▶ STATED GOAL:
From the rows below, pick out and copy each line that contains the word "orange".

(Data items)
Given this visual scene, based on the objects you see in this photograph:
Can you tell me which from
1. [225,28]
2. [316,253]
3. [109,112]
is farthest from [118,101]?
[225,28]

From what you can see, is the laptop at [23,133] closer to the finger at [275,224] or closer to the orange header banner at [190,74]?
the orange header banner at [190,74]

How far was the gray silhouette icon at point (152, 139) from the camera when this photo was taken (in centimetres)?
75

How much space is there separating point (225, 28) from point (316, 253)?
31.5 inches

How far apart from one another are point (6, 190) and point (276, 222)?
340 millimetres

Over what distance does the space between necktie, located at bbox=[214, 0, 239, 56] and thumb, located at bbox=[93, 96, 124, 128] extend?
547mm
* * *
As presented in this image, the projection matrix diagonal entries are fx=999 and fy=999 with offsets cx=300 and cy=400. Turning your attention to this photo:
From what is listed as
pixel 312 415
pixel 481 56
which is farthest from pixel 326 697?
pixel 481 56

▶ THE RESULT:
From what you can see, is the laptop at [23,133] closer to the finger at [275,224] or closer to the orange header banner at [190,74]?
the orange header banner at [190,74]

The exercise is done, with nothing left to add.